Howard "Howie" Grant Barrett wasn't your typical technology-oriented Martin Marietta employee.
The former Marine graduated from a watchmaker college and an art school before working as an art director for the defense contractor from 1969 until he retired in 1992. The 84-year-old Orlando resident died of lung cancer June 28.
Barrett and his design team at Martin Marietta, which later became Lockheed Martin, illustrated and otherwise polished proposals so they would look more professional and compelling, his son said.

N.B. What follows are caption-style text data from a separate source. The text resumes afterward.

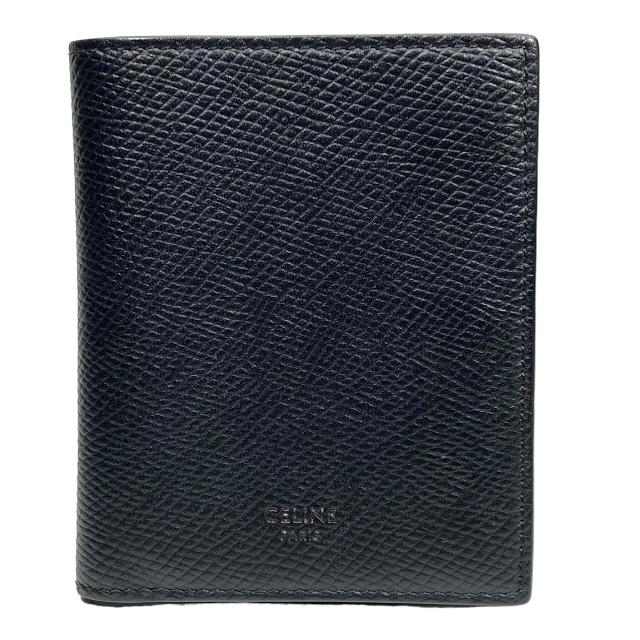 CELINE セリーヌ コンパクトウォレット ブラック 黒 二つ折り財布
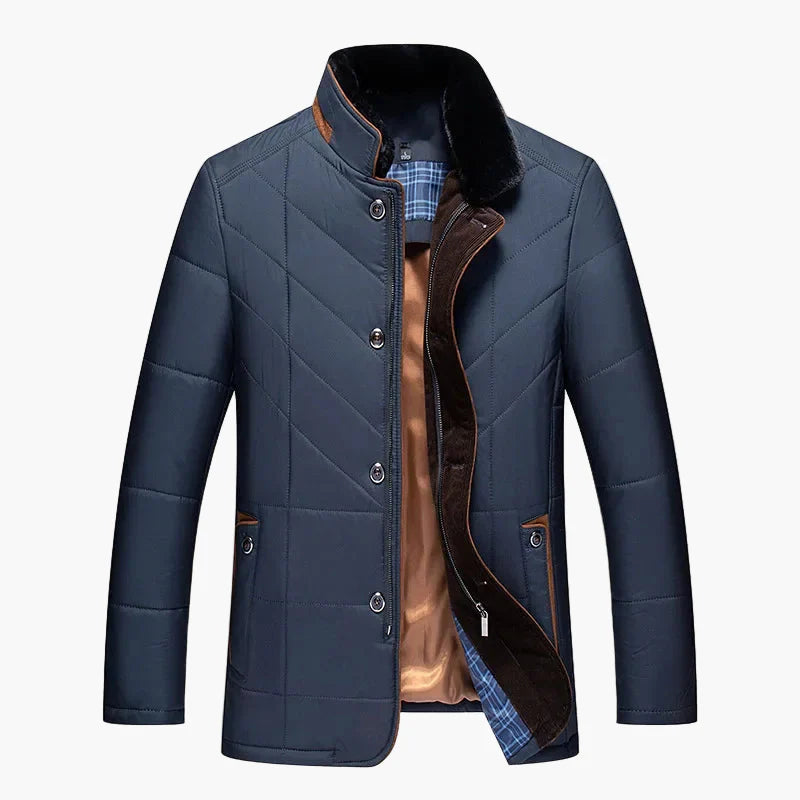 Herren Stehkragen Winterjacke – Eleganter Kurzparka für Alltag und Business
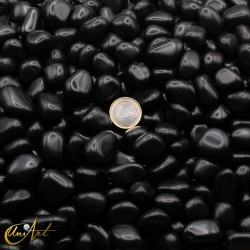 Cantos rodados de ágata negra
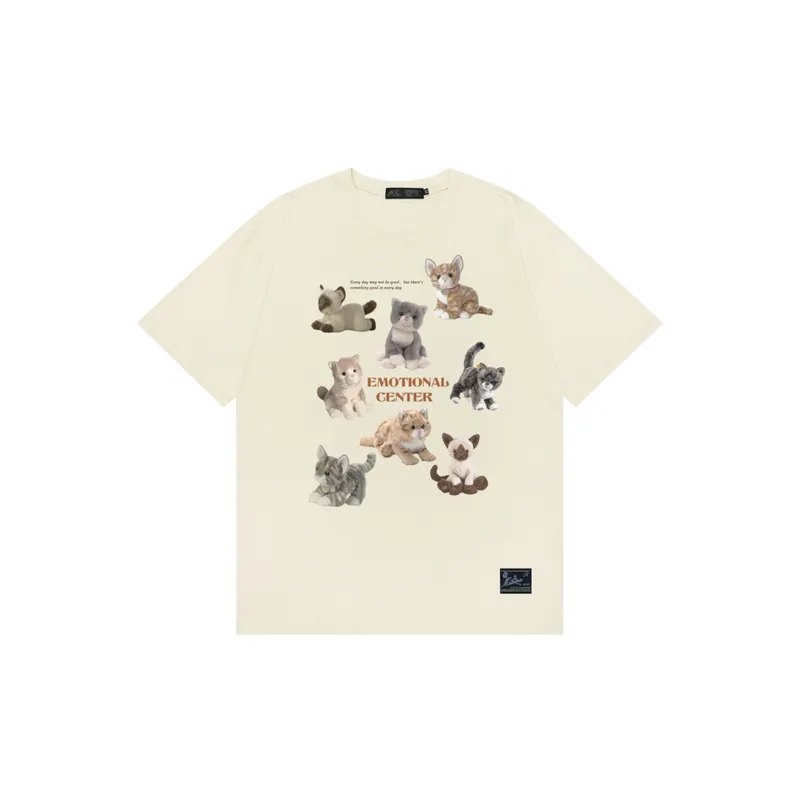 Casual Retro 100% Cotton T Shirt Women-4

In the days before computer-generated graphics, Barrett ensured that Martin's bid proposals stood out from competitors'.
His vision and design touch helped win new contracts, his son said.
Barrett put his artistic abilities to work outside the office, too. He experimented with drawing cartoons on 35mm film cells. He did watercolors of neighborhood children and family members and painted rich scenes of old train yards, houses and buildings.
"He had a specialty of watercolor landscapes with beautiful skies and smoke coming up to the sky. His paintings had a lot of texture. He also did oils, but his specialty was watercolors," said Marc Barrett, an artist whose work is exhibited at a gallery in New Smyrna Beach.
Born in Edinburgh, Ind., in 1930, Barrett had an art studio at home growing up, but his family had something other than artistic endeavors in mind for him. His parents owned a jewelry store, and they sent him and his brother to the Elgin Watchmakers College, where he learned watch repair so that he could work in the store.
His interest in artwork prevailed, though, and he graduated from what is now the Herron School of Art and Design in Indianapolis. After a stint in the U.S. Marine Corps, Barrett worked as a graphic designer at Magnavox before moving to Orlando for the Martin job.
His wife, Betty Barrett, said the two met more than 60 years ago in high school and that she was impressed with his energy and vast interests, including collecting arrowheads and panning for gold.
At one point, she said, he got the materials and directions to build a 22-foot sailboat. The vessel was well crafted, and he sailed it on the Indian River and on Lake Fairview, she said. He also built radio-controlled airplanes.
"He was interested in everything," she said.
Barrett also is survived by three other sons, Paul Barrett of Orlando, Michael Barrett of Tampa and Doug Barrett of Birmingham, Ala.; and four grandchildren. Robert Bryant Funeral Home, Orlando, is handling arrangements.